Once more I am spending a lot of time in my familiar precinct in my city of Adelaide. So much of my life has been spent around the edges of Victoria Square in various buildings on Wakefield and Flinders Streets. Laneways, verandahs, park benches, lift wells, stairs, sliding doors, like needles through which strands of my life have been threaded. While some of the locations have had makeovers, there is little they can conceal, and my familiarity with them, and them with me, brings an everyday informal embrace.

I wandered over to one of those buildings this week, sliding a door to find a person not even realising or respecting that a meeting was going on – such had been my practice years before. Fortunately I was greeted with a smile and an invitation to step into the space again. This building has changed over the years, a community room has been added, a few more car parks and its interface with its surroundings has created places for the homeless to seek shelter and impatient civil servants to get to their morning coffee quicker. This building is a church – not my church – a church that holds the name for people like me – Pilgrim.
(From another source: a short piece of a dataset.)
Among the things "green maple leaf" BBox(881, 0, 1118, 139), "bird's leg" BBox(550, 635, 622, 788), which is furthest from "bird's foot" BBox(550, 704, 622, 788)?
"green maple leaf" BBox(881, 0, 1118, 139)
As a teenager I caught the bus from Pilgrim Church. In my twenties and thirties, I sang there and worked with others from the community on social justice issues primarily around apartheid, peace and anti-racism. I have had many friends over the years for whom Pilgrim was and remains their worshipping community. But it was in my teens that I first began my friendship with this place, on the steps with my fellow travellers on the Bowmans bus to and from my home in the north eastern suburbs.   The Lincoln green and dusty gold bus was an insulated community, the bus drivers rosters were more familiar to us than the timetable. We knew them all by name and they knew us. I even babysat for one of them from time to time. Our daily chaperones’ kept us in order and we kept them company. The journey each day to and from school (about 45 minutes each way) was a camino all of its own. We would share stories of what the day might bring in the morning, although the morning commute was a lot quieter than the conversations and debriefs of the day on the way home. Loves were won and lost, homework shared and problems solved together, design and strategy to manage siblings, teachers and parents were mutually exchanged.

The bus was my first experience of community. I learnt what it means to travel and tell stories travelling, to know what it means to start and end a journey, to listen and talk in chapters as sometimes we would have to wait another day (or another week) to hear the next instalment of a tale. I learnt about trust and grew in my own confidence of holding a space and being held by a space. The bus was an incubation chamber and from that place I was able to step into the world where all these buildings around Victoria Square could hold me in all the years to come. The concertina door opening and closing each day and night breathing life into me and squeezing another giggle out of me before heading home. The Bowmans bus, an archer with his arrow, reliably hitting a bullseye into Victoria Square in the morning and at day’s end delivering this pilgrim, with the same precision, to Shepherd Street.  Sor Juana, only now do I see the imagery of this bus for this pilgrim.

Bowmans Bus in front of Pilgrim Church - amazing what you can find on line!

Bowmans Bus in front of Pilgrim Church – amazing what you can find on line!